It goes without saying that designing L&D interventions requires to balance fun and challenge, theory and practice, informal and informative, cognitive and sensory and so the list can continue. Finding a methodology that allows to access and deploy all these requirements is not easy.

Having worked with food* for a several years now (after completing the chef’s training in 2022), I see a great deal of potential in using it as a learning stage. Here are a few starting thoughts that I hope to explore in coming posts (in theory) as well as in forthcoming L&D interventions (in practice).

  • Food is universal. Everyone can relate to it, and everyone has an opinion on it.

  • Food is personal.
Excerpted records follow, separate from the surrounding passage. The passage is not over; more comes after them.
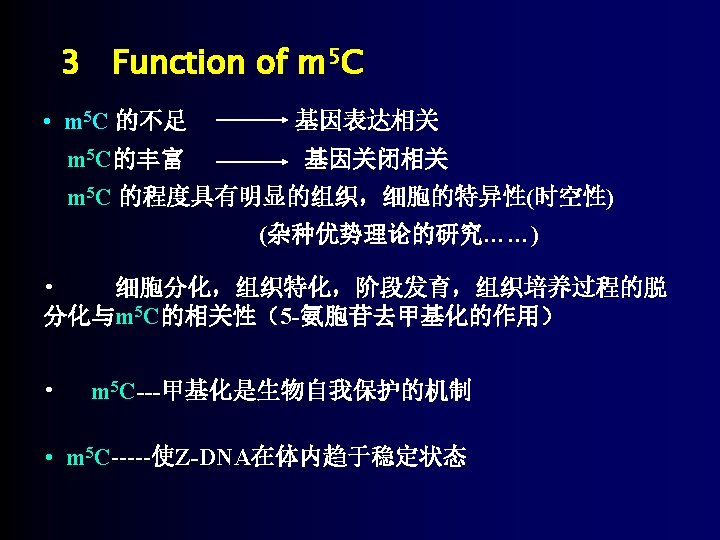 3 Function of $m^5C$

• $m^5C$ 的不足 ——→ 基因表达相关

$m^5C$的丰富 ——→ 基因关闭相关

$m^5C$ 的程度具有明显的组织，细胞的特异性(时空性)

(杂种优势理论的研究……)

• 细胞分化，组织特化，阶段发育，组织培养过程的脱分化与$m^5C$的相关性（5-氮胞苷去甲基化的作用）

• $m^5C$---甲基化是生物自我保护的机制

• $m^5C$-----使Z-DNA在体内趋于稳定状态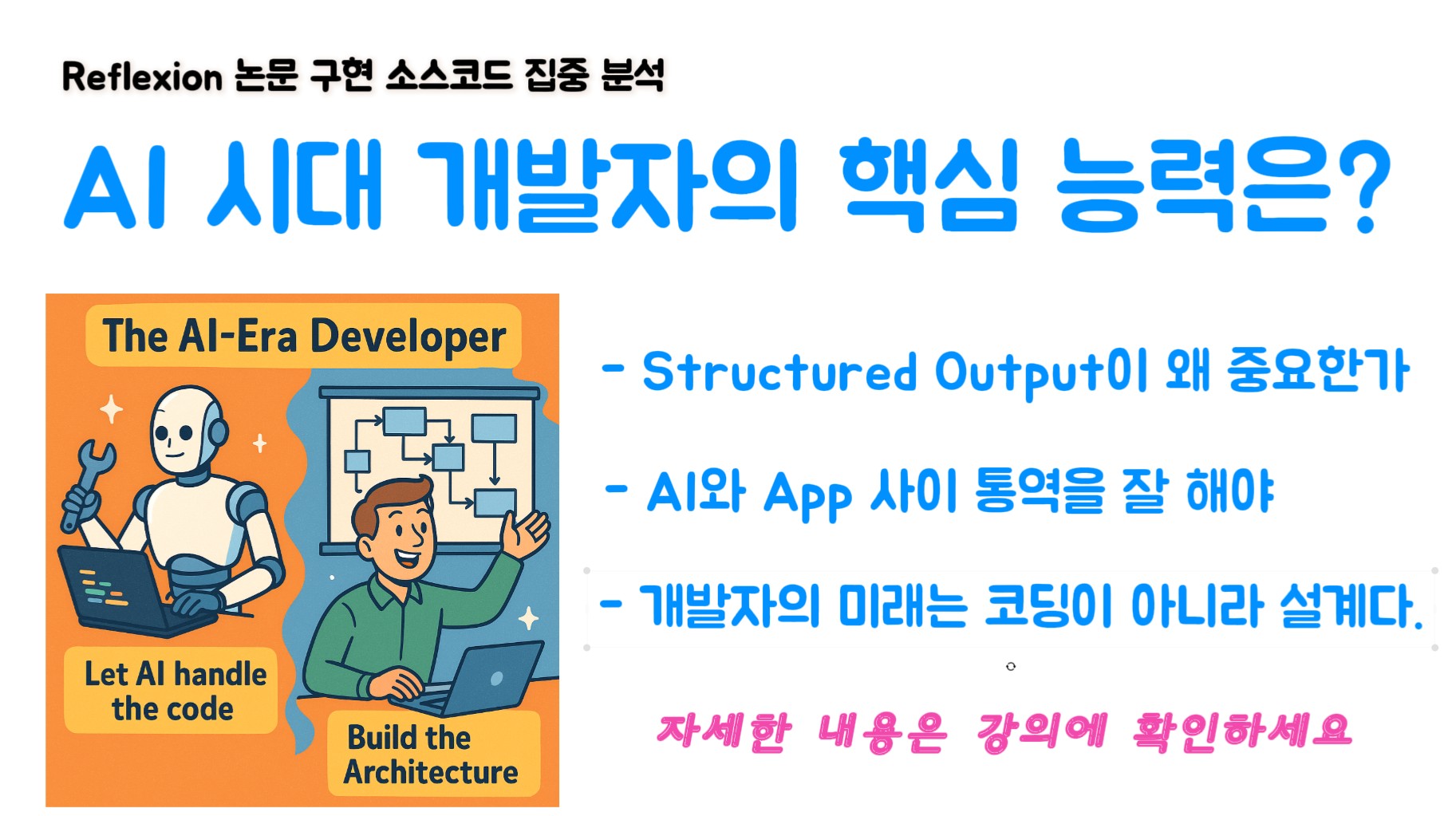 Reflexion 논문 구현 소스코드 집중 분석

AI 시대 개발자의 핵심 능력은?

The AI-Era Developer

Let AI handle the code

Build the Architecture

- Structured Output이 왜 중요한가

- AI와 App 사이 통역을 잘 해야

- 개발자의 미래는 코딩이 아니라 설계다.

자세한 내용은 강의에 확인하세요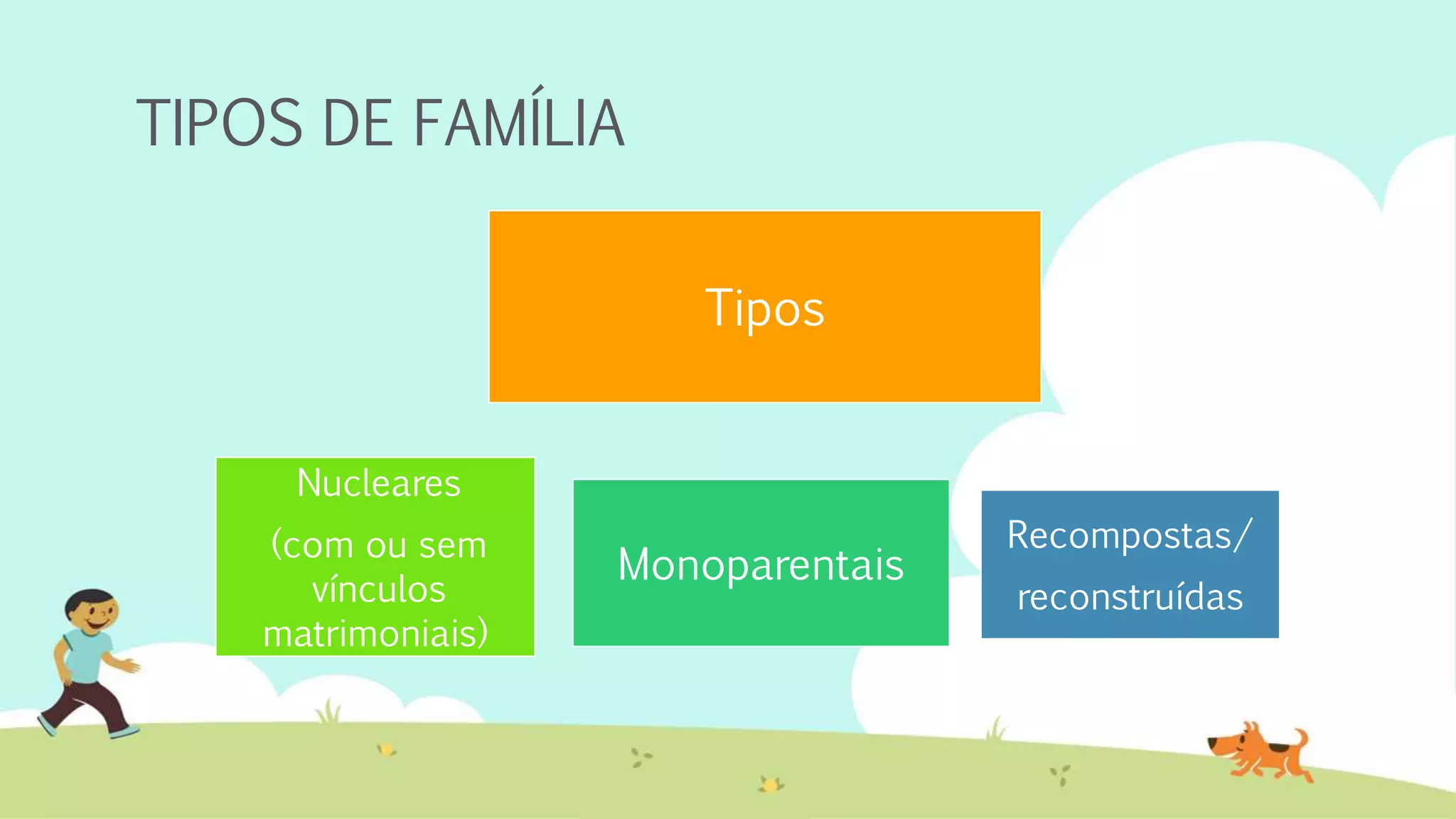 TIPOS DE FAMÍLIA

Tipos

Nucleares

(com ou sem vínculos matrimoniais)

Monoparentais

Recompostas/

reconstruídas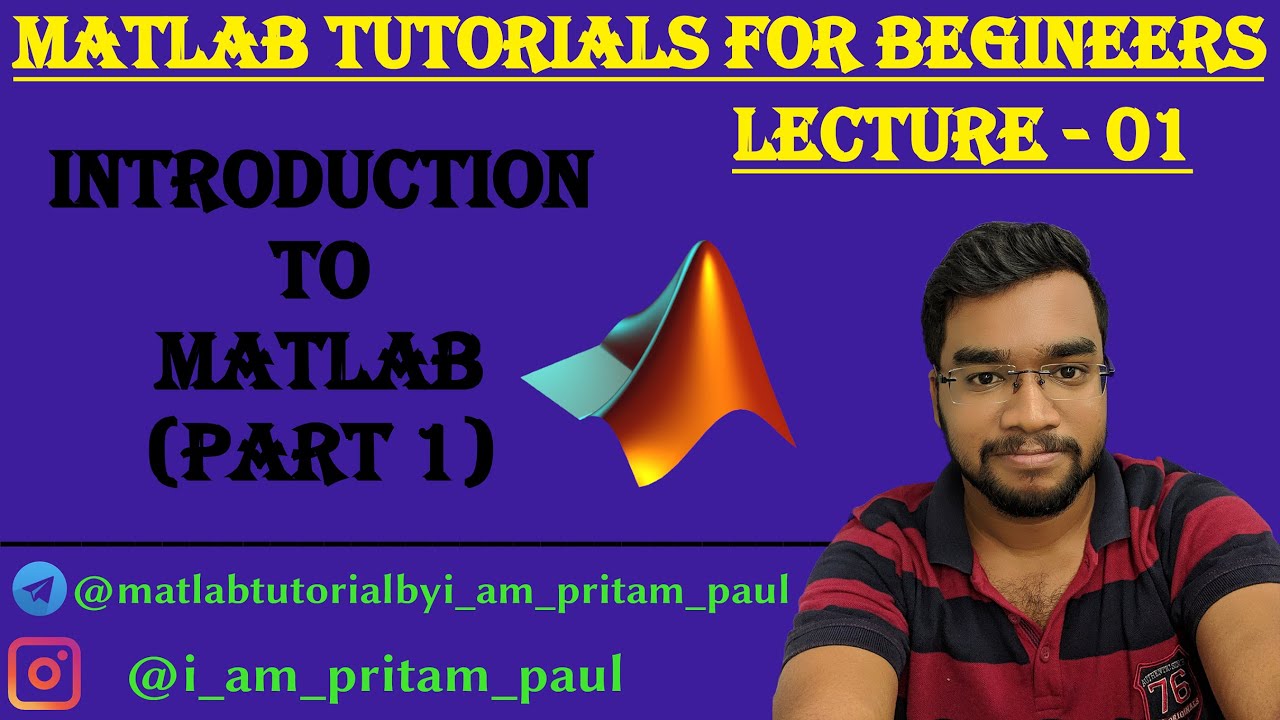 MATLAB TUTORIALS FOR BEGINEERS

LECTURE - 01

INTRODUCTION
TO
MATLAB
(PART 1)

@matlabtutorialbyi_am_pritam_paul

@i_am_pritam_paul

76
It is embedded in and is a reflection of individual’s culture, values, and beliefs, often captured in stories and memories.

  • Food is behavioural. What one does in the kitchen is a habit and a pattern.
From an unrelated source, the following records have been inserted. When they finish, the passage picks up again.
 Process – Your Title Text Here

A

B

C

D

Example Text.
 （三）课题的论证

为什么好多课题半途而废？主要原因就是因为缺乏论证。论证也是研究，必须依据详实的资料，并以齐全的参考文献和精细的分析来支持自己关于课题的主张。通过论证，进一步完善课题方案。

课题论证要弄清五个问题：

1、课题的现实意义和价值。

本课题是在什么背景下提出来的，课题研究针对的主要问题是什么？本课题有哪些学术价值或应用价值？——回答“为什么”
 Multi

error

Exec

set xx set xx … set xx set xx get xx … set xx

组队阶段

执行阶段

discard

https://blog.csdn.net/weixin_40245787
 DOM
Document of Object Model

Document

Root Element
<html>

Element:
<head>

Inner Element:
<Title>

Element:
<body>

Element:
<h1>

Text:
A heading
  • Food is emotional, ranging from happiness to anger, from fun to tragic.

  • Food is multi sensory. It draws on cognition and intuition, and calls for thinking and experiencing simultaneously.

  • Food is challenging. Mastering food requires grit and persistence, continuously dealing with failure and soliciting feedback.


Looking at the list, makes me think that I might have uncovered a Holy Grail of training. It seems that food has it all and is well adept to trigger learning. As I embark on a project of using food as a learning methodology for a leadership development course, I am curious to explore the ‘food hypothesis’ in a bit more detail and look forward to reviewing methodological implications of using food for the L&D purpose.

I do appreciate that the subject of food may not be to everybody’s liking, but from where I stand at least the lunch will be cooked whilst learning would take place :-). Now, what do you think of this ‘learning recipe’?

Until next time!

*Food here involves both, ingredients and preparation.